━━━━━ Input
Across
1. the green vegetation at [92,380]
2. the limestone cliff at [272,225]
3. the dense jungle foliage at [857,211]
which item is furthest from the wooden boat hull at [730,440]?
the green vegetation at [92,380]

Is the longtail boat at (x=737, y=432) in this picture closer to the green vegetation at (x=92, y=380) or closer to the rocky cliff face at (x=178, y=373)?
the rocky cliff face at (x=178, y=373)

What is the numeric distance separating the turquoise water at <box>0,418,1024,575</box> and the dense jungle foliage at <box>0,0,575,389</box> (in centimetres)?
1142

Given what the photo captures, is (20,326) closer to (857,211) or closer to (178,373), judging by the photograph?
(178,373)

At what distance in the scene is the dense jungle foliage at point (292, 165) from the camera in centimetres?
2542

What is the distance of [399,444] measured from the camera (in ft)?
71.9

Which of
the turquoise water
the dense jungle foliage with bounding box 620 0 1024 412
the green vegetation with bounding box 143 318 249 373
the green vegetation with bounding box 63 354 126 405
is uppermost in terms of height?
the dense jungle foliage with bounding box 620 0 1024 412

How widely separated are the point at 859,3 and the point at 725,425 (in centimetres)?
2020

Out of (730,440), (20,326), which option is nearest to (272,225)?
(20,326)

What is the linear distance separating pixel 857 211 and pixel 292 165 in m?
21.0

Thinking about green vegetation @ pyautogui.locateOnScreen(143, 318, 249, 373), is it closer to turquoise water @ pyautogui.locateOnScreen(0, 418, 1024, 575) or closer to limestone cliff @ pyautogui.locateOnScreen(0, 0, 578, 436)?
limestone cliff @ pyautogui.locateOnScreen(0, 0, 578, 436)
━━━━━━━━━━
- _What to produce_
Reproduce each of the items above word for word, with no changes.

- _Full solution_
Across
1. the green vegetation at [92,380]
2. the limestone cliff at [272,225]
3. the dense jungle foliage at [857,211]
which item is furthest from the wooden boat hull at [730,440]?
the green vegetation at [92,380]

Is the longtail boat at (x=737, y=432) in this picture closer to the green vegetation at (x=92, y=380) or closer to the rocky cliff face at (x=178, y=373)?
the rocky cliff face at (x=178, y=373)

What is the numeric distance separating the turquoise water at <box>0,418,1024,575</box> and the dense jungle foliage at <box>0,0,575,389</box> (in centimetres)?
1142

Given what the photo captures, is (20,326) closer to (857,211) or closer to (178,373), judging by the photograph?
(178,373)

At what distance in the scene is the dense jungle foliage at point (292, 165) from the camera in centimetres?
2542

What is the distance of [399,444] measured from the camera (in ft)?
71.9

Which of
the turquoise water
the dense jungle foliage with bounding box 620 0 1024 412
the green vegetation with bounding box 143 318 249 373
the green vegetation with bounding box 63 354 126 405
is uppermost in terms of height?
the dense jungle foliage with bounding box 620 0 1024 412

How widely separated are the point at 859,3 and the point at 725,425 (in centimetres)?
2020

Out of (730,440), (20,326), which option is nearest to (272,225)?
(20,326)

What is the linear distance separating pixel 857 211 and pixel 292 165 in m?
21.0

Thinking about green vegetation @ pyautogui.locateOnScreen(143, 318, 249, 373), is it closer to turquoise water @ pyautogui.locateOnScreen(0, 418, 1024, 575) or closer to limestone cliff @ pyautogui.locateOnScreen(0, 0, 578, 436)?
limestone cliff @ pyautogui.locateOnScreen(0, 0, 578, 436)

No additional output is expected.